Nous retrouvons aussi tous les personnages secondaires dont le Docteur. Dans le manga d’Osamu TEZUKA, c’est le même être infâme, obnubilé par l’argent et n’ayant aucun scrupule. Les hommes se servent des femmes (Jiro, l’un des frères d’Ayako, en est l’exemple parfait), l’honneur est brandi à tout va pour cacher ou justifier les pires horreurs, etc.

 

L’Ayako d’Osamu TEZUKA est toutefois beaucoup plus politique que celle de Riyoko. Il l’encre dans la réalité historique du Japon post deuxième guerre mondiale, un Japon sous la férule américaine et qui tente de s’en défaire. mais tous les deux se rejoignent sur la condition de la femme et le parcours de vie difficile de la plupart d'entre elles.

 

 

Il y a une nouvelle version  d’Ayako par Kubu KURIN. J’ai lu les deux premiers tomes. Le dessin n’est pas du tout maîtrisé, l’histoire est simplifiée et entièrement centrée sur de l’érotisme (très malsain car aucun contexte).

 

L’œuvre originale de TEZUKA est terrible, mais elle n’est probablement pas très éloignée de la réalité de certaines familles incestueuses de nos jours (mais aussi incestuelle si nous regardons la relation Jiro - Ayako), et l’aspect sexuel n’est pas le sujet. C’est un triste objet en fait. TEZUKA maitrise le dessin à la perfection, le scenario est béton, l’ambiance est terrible et laisse sans voix (trahison, huis clos familial, suicide…).

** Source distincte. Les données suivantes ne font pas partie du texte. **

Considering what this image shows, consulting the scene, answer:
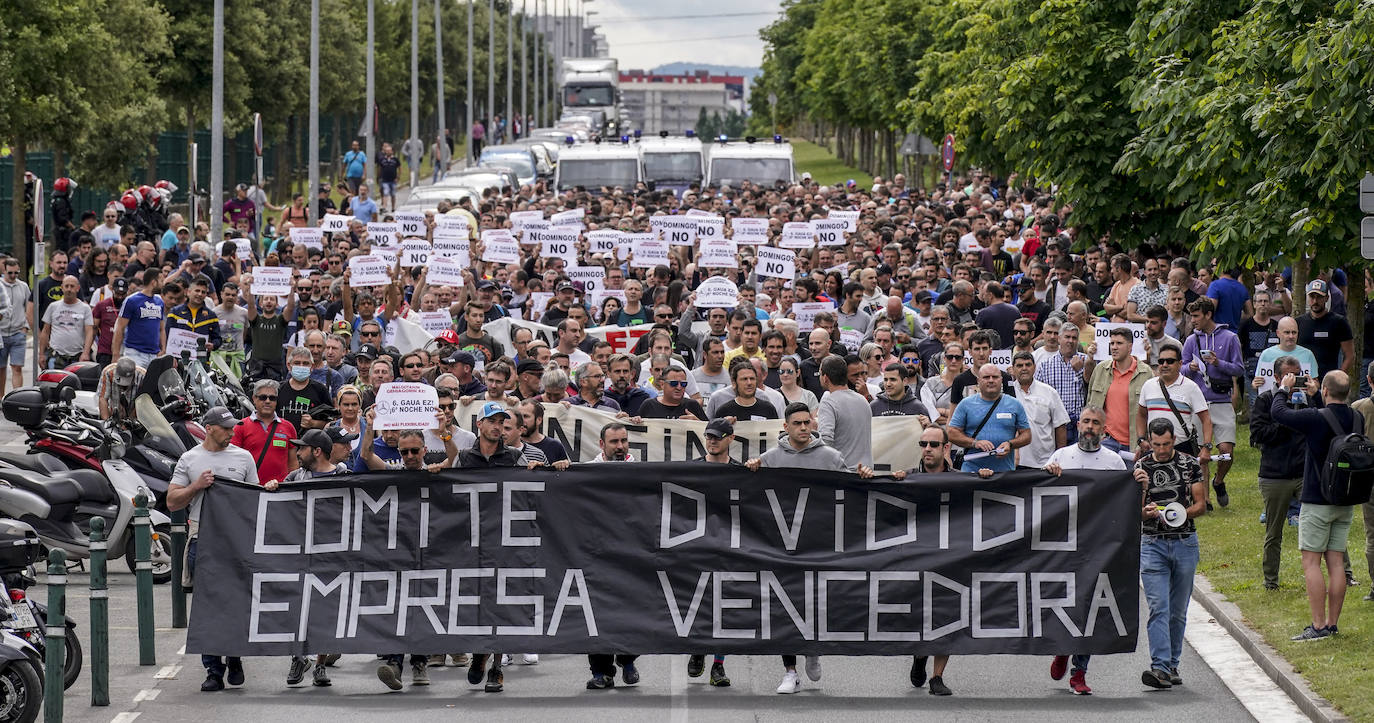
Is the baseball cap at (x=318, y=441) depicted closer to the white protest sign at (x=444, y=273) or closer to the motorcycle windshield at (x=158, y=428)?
the motorcycle windshield at (x=158, y=428)

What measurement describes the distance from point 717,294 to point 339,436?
Result: 7.15 meters

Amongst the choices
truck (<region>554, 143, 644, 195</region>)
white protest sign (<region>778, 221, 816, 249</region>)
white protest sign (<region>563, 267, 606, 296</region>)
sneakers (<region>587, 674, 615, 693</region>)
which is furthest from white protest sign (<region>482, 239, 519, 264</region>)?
truck (<region>554, 143, 644, 195</region>)

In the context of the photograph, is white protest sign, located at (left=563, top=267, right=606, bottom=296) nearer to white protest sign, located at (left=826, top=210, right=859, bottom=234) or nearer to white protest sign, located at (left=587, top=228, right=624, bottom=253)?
white protest sign, located at (left=587, top=228, right=624, bottom=253)

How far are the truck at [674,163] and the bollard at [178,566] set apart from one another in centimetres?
3103

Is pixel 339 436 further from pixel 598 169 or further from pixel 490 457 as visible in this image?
pixel 598 169

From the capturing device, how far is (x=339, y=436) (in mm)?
13406

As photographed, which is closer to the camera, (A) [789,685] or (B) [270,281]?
(A) [789,685]

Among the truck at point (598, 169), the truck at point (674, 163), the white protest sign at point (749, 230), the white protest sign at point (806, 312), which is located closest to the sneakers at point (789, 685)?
the white protest sign at point (806, 312)

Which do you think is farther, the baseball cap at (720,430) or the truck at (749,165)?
the truck at (749,165)

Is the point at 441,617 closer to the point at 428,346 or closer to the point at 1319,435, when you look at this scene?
the point at 1319,435

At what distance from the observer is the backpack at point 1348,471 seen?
1274 cm

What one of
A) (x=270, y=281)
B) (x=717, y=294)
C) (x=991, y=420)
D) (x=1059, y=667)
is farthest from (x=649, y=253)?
(x=1059, y=667)

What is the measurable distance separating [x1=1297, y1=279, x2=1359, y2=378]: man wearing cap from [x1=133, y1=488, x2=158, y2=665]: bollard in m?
10.6

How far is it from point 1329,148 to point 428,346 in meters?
8.28
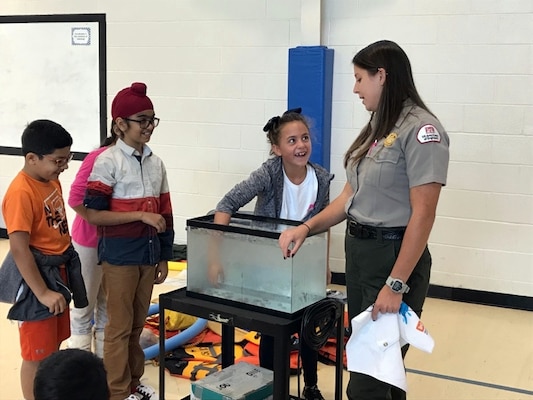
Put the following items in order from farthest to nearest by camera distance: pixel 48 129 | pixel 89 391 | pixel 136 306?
1. pixel 136 306
2. pixel 48 129
3. pixel 89 391

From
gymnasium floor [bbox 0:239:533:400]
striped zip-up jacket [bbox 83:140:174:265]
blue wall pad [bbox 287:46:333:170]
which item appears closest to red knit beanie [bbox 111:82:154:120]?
striped zip-up jacket [bbox 83:140:174:265]

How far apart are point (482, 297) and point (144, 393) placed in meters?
2.50

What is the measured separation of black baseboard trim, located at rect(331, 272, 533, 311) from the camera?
13.5ft

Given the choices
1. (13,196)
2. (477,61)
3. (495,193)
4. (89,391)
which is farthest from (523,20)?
(89,391)

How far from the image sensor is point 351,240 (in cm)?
208

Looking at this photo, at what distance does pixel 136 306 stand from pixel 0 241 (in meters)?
3.49

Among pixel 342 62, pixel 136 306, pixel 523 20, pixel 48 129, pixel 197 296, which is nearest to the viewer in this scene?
pixel 197 296

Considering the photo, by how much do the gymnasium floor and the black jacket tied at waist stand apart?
2.25 feet

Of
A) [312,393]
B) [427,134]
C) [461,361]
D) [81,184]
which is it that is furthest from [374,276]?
[461,361]

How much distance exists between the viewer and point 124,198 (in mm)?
2512

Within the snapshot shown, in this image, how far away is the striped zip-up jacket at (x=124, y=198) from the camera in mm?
2465

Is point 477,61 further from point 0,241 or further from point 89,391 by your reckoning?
point 0,241

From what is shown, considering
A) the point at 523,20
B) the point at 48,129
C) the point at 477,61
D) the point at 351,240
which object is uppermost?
the point at 523,20

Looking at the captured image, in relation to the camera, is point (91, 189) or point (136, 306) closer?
point (91, 189)
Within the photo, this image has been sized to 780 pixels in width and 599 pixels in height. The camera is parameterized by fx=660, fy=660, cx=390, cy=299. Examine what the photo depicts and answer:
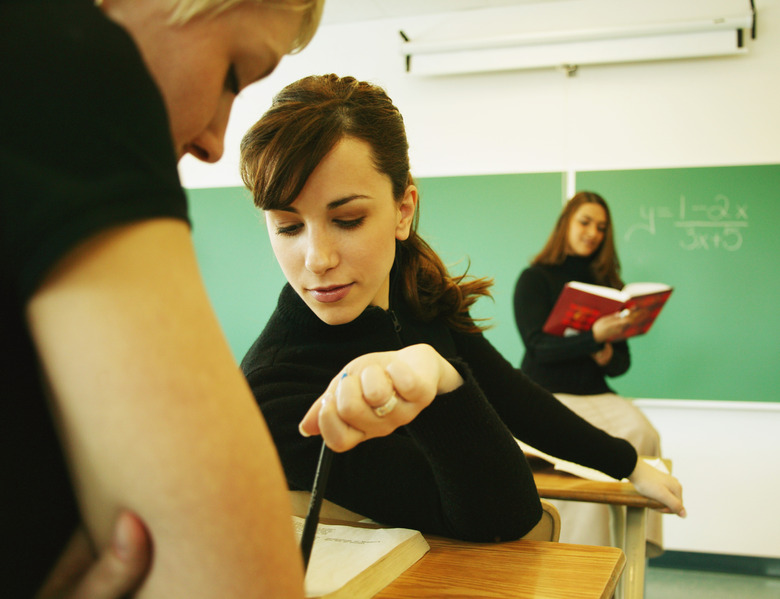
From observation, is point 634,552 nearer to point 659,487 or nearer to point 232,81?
point 659,487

Cette version de KURIN est, à mon sens, un nanar.

 

A l'inverse, dans son adaptation, Riyoko IKEDA décentre le sujet de la sexualité et montre plutôt le combat entre héritage familial et culturel versus la création de son propre destin. D’ailleurs, son Ayako va être malmenée amoureusement alors que l’Ayako originale n’a aucune idée de ce qu’est l’amour (on lui a appris qu’aimer = coucher). Riyoko garde aussi le message critique de la société égoïste.